Wednesday, September 30th 2020
Intel Partners with Heidelberg University Computing Center to Establish oneAPI Academic Center of Excellence
Intel and Heidelberg University Computing Center (URZ) today announced that they have established oneAPI Academic Center of Excellence (CoE) at UZR. The newly established CoE has a goal to further develop Intel's oneAPI standard and enable it to work on AMD GPUs. This information is a bit shocking, however, Intel believes that the technology should work on a wide range of processors, no matter the vendor. The heterogeneous hardware programming is the main goal here. In a Twitter thread, an Intel employee specifies that Intel has also been working with Arm and NVIDIA to bring Data-Parallel C++ (DPC++), a core of oneAPI, to those vendors as well. That should bring this universal programming model to every device and adapt to every platform, which is a goal of heterogeneous programming - whatever you need to program a CPU, GPU, or some other ASIC, it is covered by a single API, specifically oneAPI.
Sources:
URZ, David Schor (Twitter)
UZRURZ's work as a oneAPI CoE will add advanced DPC++ capabilities into hipSYCL, which supports systems based on AMD GPUs, NVIDIA GPUs, and CPUs. New DPC++ extensions are part of the SYCL 2020 provisional specification that brings features such as unified shared memory to hipSYCL and the platforms it supports - furthering the promise of oneAPI application support across system architectures and vendors.
23 Comments on Intel Partners with Heidelberg University Computing Center to Establish oneAPI Academic Center of Excellence
CUDA only prospers as long as the only options are the broken and painful OpenCL and Vulkan Compute. Both of which NV makes sure remain broken.

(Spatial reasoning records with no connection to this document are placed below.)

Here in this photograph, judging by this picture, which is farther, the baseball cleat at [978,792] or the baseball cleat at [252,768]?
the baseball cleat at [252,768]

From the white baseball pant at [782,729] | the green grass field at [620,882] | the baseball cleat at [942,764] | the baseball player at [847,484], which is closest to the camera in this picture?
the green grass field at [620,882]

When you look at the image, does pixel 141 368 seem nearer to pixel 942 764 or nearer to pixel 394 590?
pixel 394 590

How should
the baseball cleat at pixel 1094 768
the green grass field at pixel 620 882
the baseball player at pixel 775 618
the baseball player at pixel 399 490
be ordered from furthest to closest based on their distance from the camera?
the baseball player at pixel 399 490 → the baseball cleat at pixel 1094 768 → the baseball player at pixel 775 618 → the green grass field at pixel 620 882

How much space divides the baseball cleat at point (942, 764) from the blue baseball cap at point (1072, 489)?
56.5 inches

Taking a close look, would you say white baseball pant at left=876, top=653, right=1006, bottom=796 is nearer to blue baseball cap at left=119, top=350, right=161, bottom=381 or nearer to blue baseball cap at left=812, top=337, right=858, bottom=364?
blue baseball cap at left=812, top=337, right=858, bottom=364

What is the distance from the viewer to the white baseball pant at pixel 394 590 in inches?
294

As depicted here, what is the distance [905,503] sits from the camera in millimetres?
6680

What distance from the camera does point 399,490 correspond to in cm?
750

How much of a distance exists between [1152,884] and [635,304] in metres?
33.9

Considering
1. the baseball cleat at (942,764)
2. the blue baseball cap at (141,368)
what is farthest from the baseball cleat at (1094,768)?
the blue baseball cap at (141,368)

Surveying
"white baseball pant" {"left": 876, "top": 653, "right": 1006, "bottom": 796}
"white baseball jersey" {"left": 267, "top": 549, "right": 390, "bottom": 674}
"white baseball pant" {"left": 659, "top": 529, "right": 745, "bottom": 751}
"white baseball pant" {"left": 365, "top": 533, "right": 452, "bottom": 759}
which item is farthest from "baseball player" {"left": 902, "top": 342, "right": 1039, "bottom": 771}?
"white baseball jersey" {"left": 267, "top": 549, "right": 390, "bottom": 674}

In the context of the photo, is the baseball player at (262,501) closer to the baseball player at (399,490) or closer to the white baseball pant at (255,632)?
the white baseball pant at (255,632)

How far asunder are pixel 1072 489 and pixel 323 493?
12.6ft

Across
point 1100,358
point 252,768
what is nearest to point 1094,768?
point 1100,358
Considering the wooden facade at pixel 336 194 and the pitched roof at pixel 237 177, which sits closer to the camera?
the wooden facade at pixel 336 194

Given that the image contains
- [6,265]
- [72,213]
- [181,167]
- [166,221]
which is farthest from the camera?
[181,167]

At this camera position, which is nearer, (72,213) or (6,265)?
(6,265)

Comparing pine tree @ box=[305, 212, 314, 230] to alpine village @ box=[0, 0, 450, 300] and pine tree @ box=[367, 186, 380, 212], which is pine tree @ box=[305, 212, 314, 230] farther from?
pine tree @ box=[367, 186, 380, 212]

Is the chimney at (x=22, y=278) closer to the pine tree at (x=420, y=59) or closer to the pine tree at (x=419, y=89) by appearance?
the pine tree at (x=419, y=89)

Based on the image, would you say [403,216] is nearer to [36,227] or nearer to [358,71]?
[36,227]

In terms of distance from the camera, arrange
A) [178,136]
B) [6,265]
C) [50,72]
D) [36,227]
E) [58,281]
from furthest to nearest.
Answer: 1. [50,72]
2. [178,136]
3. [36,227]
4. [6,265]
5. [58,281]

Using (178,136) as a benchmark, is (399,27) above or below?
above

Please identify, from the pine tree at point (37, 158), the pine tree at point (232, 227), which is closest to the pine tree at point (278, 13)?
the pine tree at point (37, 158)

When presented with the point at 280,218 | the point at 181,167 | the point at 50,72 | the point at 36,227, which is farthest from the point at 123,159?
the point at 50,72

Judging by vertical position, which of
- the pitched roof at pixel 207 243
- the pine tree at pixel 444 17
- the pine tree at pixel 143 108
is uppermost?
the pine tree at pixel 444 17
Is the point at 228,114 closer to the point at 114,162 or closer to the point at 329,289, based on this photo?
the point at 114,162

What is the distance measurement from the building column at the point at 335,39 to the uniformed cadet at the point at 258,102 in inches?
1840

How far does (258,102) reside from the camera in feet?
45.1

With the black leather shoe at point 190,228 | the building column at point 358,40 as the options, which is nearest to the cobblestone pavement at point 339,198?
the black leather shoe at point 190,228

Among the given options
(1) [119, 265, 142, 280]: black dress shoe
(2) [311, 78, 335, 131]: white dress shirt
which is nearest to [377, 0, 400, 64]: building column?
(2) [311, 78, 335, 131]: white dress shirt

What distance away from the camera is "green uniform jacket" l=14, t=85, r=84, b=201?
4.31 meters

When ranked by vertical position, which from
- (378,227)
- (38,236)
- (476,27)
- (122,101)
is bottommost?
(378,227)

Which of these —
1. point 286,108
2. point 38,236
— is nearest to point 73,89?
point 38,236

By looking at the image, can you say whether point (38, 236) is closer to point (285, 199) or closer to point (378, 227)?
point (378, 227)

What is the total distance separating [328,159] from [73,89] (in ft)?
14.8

If AMD enables OneAPI on GCN and RDNA/CDNA... The CUDA is easier argument goes away. You get more compute grunt for far less... NV has got to be sweating because CUDA drives a lot of money.
Rust is good for memory-safety, but really bad for actual pointer arithmetic, pointer-sharing, and other such details. And this kind of pointer-sharing is very important for performance across heterogeneous systems. A C-like language with raw pointer manipulation is absolutely necessary, and C++ is the most advanced language that supports that level of detail.
developer.nvidia.com/blog/unified-memory-cuda-beginners/ Its been available on CUDA for even longer. I don't remember the history exactly, but OpenCL 2.0 could do this way back in like 2013 or whatever. This feature is probably 10 years old, if we include whenever it started working on CUDA.
-------
EDIT: Think about raytracing and BVH trees. How do you exactly expect the GPU and CPU to share the same BVH-tree, unless memory-pointers worked exactly the same on both systems? This feature is a necessary precursor to RTX, and other such features now coming up in today's GPUs.
On both AMD ROCm and CUDA systems, we already have good libraries (like CUB) that are accelerating most GPU-style paradigms (nvlabs.github.io/cub/). You could rewrite that all in unsafe Rust, but why? What's the benefit?
I'm not even sure how Rust's "ownership model" applies to SIMD-style or prefix-sum style code. This isn't "normal" code that you see in the CPU world... things are written in a different manner entirely. GPU performance characteristics are very alien, and I don't expect Rust's memory model to be efficient on GPUs at all.
The closest code that works like GPUs is OpenMP (which is only implemented in Fortran, C, and C++). Julia is kind of making progress on its own way too, but Rust is no where close to the realm of usable on GPUs. There's a certain "parallelism mindset" you need to put yourself into to write effective GPU stuff, and I'm just not seeing how Rust supports the mindset in any way.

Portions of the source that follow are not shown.